Veronica Sarmiento, the resort’s director of sales and marketing, notes that Mexico is a diverse market that affords meeting planners a wide variety of options for their events, from beaches to urban centers to historic colonial cities.
“In Playa del Carmen, the transition from tranquil beach town to thriving cosmopolitan city center has cast a new light on the city as a grand destination for meeting and incentive groups, with a level of connectivity that is desirable and conducive to the organization of meetings, conventions and events of any size,” she says. “Transportation is simple and easy, with Playa del Carmen only being a 45-minute drive from Cancun International Airport, and strong data and Internet service is available region wide.”
The Mexican peso has continued to be weak against the US dollar, meaning the cost of hosting an event in the country should prove to be a good deal, says Sarmiento.
The Grand Hyatt is fully prepared to help with logistical details, from meeting room setup, accommodations, food and beverage offerings, team building activities and more, says Sarmiento. “The resort offers more than 15,000 square feet of flexible, customizable event space across 18 meeting rooms and breakout areas that can accommodate groups of all sizes for productive business meetings. Furthermore, the resort’s ballroom has capacity for up to 500 guests standing and 350 sitting.”
In Los Cabos on Mexico’s west coast near the tip of the Baja peninsula is the all-inclusive, adults-only Marquis Los Cabos Resort and Spa. Located right on the Pacific Ocean, the resort touts meeting spaces with a view. And because it is all-inclusive, the resort is convenient for meetings and groups to host events without worrying about additional expenses. Opened in 2003, the property underwent a $10 million renovation in 2015.
Marquis Los Cabos has 235 ocean-front suites and 13,000 square feet of meeting space, including a 6,350 square feet ballroom, a smaller executive private boardroom, nine breakout spaces and open foyer and terrace spaces for events. The resort also has a 15,000-square foot spa and offers access to six 18-hole golf courses in the area.
Mexico Is Back
According to the Mexican Tourism Bureau, conventions can also find an array of diverse properties with brands that are highly demanded in the marketplace such as Barcelo, Palace Resorts, AM Resorts, Marriott, Hyatt, Hilton, Starwood and Fiesta Americana.
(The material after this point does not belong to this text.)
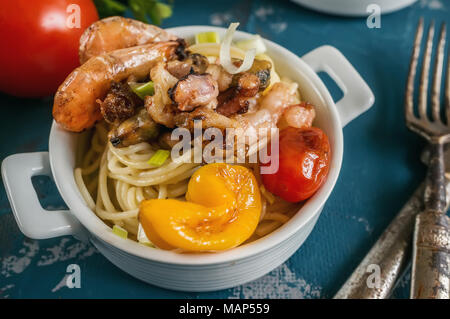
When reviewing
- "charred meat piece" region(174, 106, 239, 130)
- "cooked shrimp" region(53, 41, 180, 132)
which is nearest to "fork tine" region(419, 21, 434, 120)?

These properties have the experience, the infrastructure and the qualified staff to create memorable programs for business events.
Ever since Mexico’s tourism industry has come back, they have been showing up at all the travel and meeting planning conferences, says Wheeler. “And regions within Mexico are also being aggressive in going after events and business meetings. There is competition among them, but the country is unified in marketing itself. They’ve done a good job.”
Wheeler encourages planners to check out all the options and diversity of Mexico. “Go in with an open mind. There are more advantages than disadvantages, but do your research,” he says. “Although things are better, keep the safety of your group in mind. Have a contingency plan and work with locals to implement it.”
Mexico is a place that is good for groups, with good transportation and quality suppliers, says Wheeler. “The message is clear: Mexico is safe, clean and they’re open for business,” he states.